Elle fait aussi des choses de ses dix doigts (et de sa tête).
Elle est belle. Tous s’accordent à le dire. Elle ne sera pas du type de chacun, bien sûr, mais tous s’accordent à reconnaître l’harmonie de ses traits, la lumière de son sourire, l’espièglerie de son regard, bref, un agencement heureux de caractéristiques physiques libellés dans le monde occidental contemporain de “beau”.
J’ai souvent dit que dans le fil d’actualité de mon réseau social, elle remplaçait avantageusement un abonnement au site Bonjour Madame (un site classe s’il en est, puisqu’il propose chaque à l’internaute la photo d’une beauté féminine court vêtue, devant laquelle on perdrait tous ses moyens au point de ne plus savoir que bredouiller un primal “bonjour madame”, la bave aux lèvres et le regard lubrique – rassurez-vous, Bonjour Monsieur existe également).
Et je me rends soudain compte de ce que mon comportement peut avoir de réducteur envers cette personne. Me viendrait-il à l’idée de féliciter quelqu’un parce qu’il est grand ? Ou qu’il a dix doigts ? Deux bras ? Deux jambes ? Ces exemples sont caricaturaux, dans le seul but de vous montrer l’absurde de cette attitude. Cette jeune femme bénéficie, grâce aux hasard de la génétique, d’un physique qui correspond assez bien aux canons de beauté occidentaux contemporains. Coup de bol, comme le mien d’être un mâle blanc hétérosexuel cisgenre vivant au dessus du seuil de pauvreté dans un pays riche occidental. Je croise dans la rue nombre de belles personnes (comprendre : qui correspondent à mes critères subjectifs de beauté). Je ne les aborde pas pour autant sur cette seule base. C’est une règle que je me suis fixé : ne pas réduire les personnes à leur physique. Je peux signaler au détour d’une conversation, tout le bien que je pense de leur apparence, mais ça ne saurait être le seul guide de mes relations sociales.

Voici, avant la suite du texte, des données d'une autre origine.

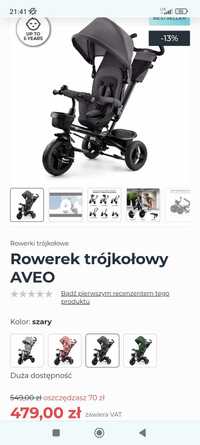 Rowerek trójkołowy Kinderkraft AVEO szary, nowy !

Pour revenir à notre amie, je la connais pour ainsi dire peu – je l’ai croisée quelques jours et j’ai échangé avec elle deux trois fois autour d’une petite annonce pour un objet que je ne lui ai pas acheté au final. Mais l’écrasante majorité des interactions que j’ai avec elle se résume à “graou”. Je connais pourtant une des ses activités artistiques : je ne l’ai jamais félicitée pour ce travail dont je suis pourtant véritablement admiratif. De la même manière, sa profession m’intéresse : je n’ai jamais échangé avec elle sur ces sujets.
Bien sûr, il est impossible d’avoir des échanges approfondis avec toutes les personnes qui vous entourent et qui ont des activités passionnantes. Et on peut trouver quelqu’un beau, attirant, plaisant à l’œil. Est-ce une raison pour réduire cette personne à son seul physique ?
J’ai la réponse à cette question purement rhétorique. J’espère que vous aussi.